Here’s what JD Roth (writer on the great website Get Rich Slowly has to say on the topic:
When you pay yourself first, you’re mentally establishing saving as a priority. You’re telling yourself that you are more important than the electric company or the landlord. Building savings is a powerful motivator — it’s empowering.
Paying yourself first encourages sound financial habits. Most people spend their money in the following order: bills, fun, saving. Unsurprisingly, there’s usually little left over to put in the bank. But if you bump saving to the front — saving, bills, fun — you’re able to set the money aside before you rationalize reasons to spend it.
Earlier today, I was eating out at a Pakistani restaurant in Aberdeen, Scotland with a few friends. We ordered some biryani, nihari, lamb karahi and (after much deliberation) a mixed vegetable curry thing to try and be healthy. When the food arrived, the veg was closest to me, and so I spooned some of it into my plate first. After that, I found myself having smaller portions of the rest of the food than I normally would’ve. My friend sitting across from me asked 'why are you taking the veg first?’. I immediately joked 'because I want to pay myself first’.

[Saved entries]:
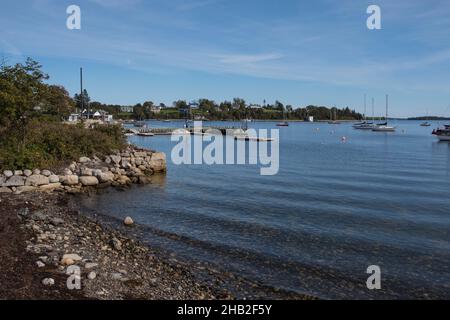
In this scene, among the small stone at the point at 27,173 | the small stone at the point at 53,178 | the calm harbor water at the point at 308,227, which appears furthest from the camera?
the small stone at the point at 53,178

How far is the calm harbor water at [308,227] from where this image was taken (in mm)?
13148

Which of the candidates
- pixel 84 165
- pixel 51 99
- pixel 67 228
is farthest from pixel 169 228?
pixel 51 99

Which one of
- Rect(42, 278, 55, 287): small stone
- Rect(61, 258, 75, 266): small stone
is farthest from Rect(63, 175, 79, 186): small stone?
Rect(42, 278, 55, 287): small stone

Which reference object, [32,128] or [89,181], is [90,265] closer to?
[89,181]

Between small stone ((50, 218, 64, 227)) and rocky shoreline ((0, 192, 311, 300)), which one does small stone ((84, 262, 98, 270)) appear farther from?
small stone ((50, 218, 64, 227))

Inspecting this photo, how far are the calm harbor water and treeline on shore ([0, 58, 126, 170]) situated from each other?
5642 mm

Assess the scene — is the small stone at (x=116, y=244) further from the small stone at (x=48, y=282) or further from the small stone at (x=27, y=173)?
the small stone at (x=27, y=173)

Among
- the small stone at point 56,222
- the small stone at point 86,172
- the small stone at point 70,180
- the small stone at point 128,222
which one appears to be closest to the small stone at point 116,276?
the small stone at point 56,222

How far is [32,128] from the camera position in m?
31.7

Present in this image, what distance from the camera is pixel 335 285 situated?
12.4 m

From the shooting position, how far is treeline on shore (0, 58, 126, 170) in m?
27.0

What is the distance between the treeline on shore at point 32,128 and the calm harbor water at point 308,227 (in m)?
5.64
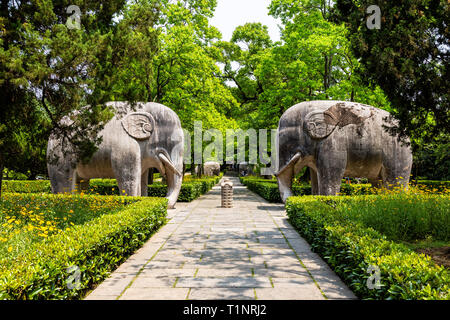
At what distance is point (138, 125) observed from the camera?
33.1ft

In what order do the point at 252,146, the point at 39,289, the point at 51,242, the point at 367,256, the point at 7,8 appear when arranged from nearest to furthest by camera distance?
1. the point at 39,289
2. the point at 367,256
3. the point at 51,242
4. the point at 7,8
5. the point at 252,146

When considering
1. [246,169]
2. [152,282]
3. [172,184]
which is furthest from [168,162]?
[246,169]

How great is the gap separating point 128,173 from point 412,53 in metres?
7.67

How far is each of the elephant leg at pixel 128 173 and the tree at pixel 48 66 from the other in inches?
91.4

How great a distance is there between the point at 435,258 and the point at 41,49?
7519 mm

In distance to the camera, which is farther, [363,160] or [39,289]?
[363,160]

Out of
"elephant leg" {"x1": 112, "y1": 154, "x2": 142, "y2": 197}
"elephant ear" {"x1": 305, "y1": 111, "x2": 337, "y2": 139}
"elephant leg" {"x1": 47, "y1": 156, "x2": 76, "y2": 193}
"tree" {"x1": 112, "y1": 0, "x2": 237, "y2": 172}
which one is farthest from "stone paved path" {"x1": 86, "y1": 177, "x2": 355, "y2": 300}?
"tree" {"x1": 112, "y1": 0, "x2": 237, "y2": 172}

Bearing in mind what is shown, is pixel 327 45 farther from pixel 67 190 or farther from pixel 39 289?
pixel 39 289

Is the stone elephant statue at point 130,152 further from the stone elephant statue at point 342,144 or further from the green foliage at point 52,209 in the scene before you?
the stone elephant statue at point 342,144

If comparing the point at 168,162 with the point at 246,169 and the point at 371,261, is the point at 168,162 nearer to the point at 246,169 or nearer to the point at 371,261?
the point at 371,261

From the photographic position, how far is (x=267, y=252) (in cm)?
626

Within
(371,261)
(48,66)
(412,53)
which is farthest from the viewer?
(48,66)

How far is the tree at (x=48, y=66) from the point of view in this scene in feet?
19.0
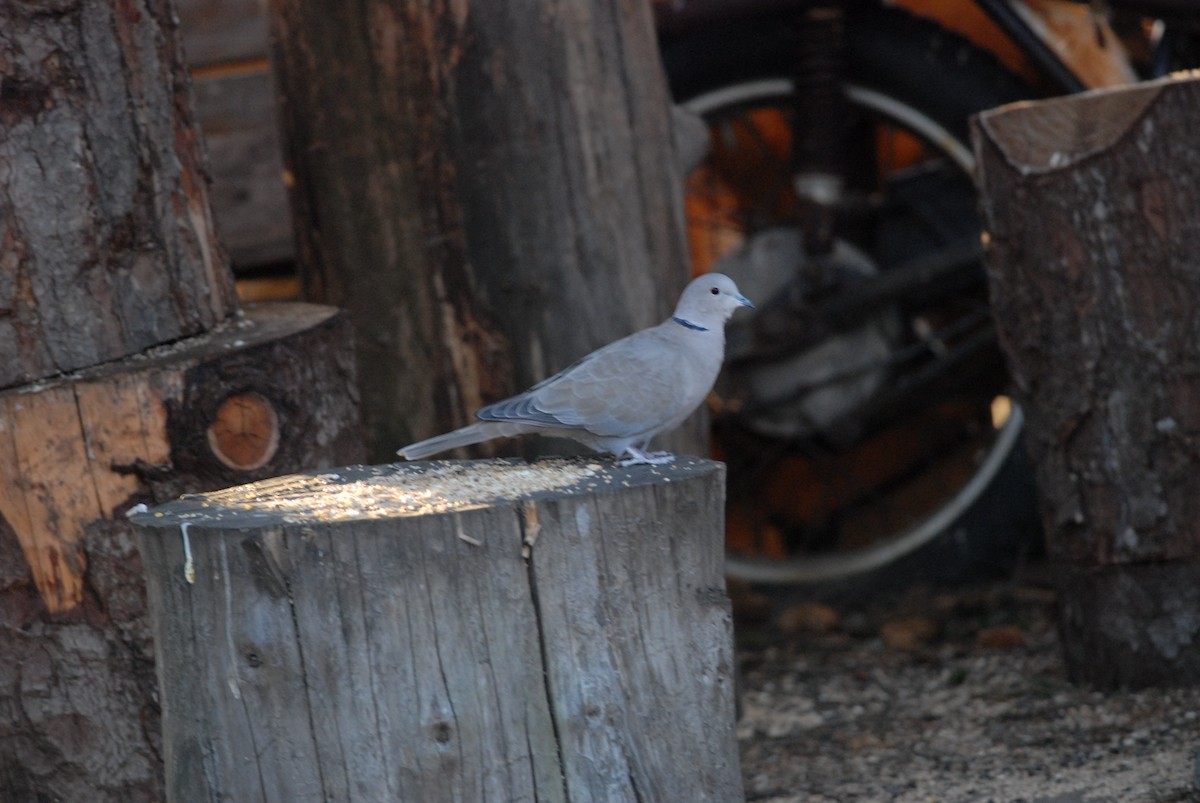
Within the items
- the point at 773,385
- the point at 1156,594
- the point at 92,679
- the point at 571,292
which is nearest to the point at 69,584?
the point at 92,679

[TASK REQUIREMENTS]:
1. Answer these questions using the passage on paying yourself first.
(a) In what order do most people spend their money, according to the passage?
(b) In which city was the Pakistani restaurant located?
(c) What effect did taking the vegetable dish first have on the portions of the other food?
2. Pick up the passage on paying yourself first after its last sentence and continue it.

[RESPONSES BY ITEM NUMBER]:
1.
(a) Bills, fun, saving.
(b) Aberdeen, Scotland.
(c) The portions of the rest of the food were smaller than they normally would have been.

2.
My friend didn’t get the reference (he isn’t a personal finance nerd sadly) but I realised after I said it, that the 'pay yourself first’ mindset applies to so much more than just money. Most of us treat veg as an afterthought - we put the carbs and protein in our plates first, and leave the veg to the end to take up whatever space is left on the plate. The veg is often the healthiest part of the meal, and so if we ’ paid ourselves first’, we’d prioritise the veg over the other stuff.
When going through our to-do list, if we paid ourselves first, we’d prioritise the most important, highest leverage task. Instead we tend to put that off, doing menial things like checking our email, or ticking off the less important activities first.
When approaching the end of the day, if we paid ourselves first, we’d prioritise getting 7-8 hours of sleep, rather than scrolling though instagram or reading paranormal romance books until 3am.
So I’ll leave you with the question - what other parts of our lives can we apply the 'pay yourself first’ mindset to?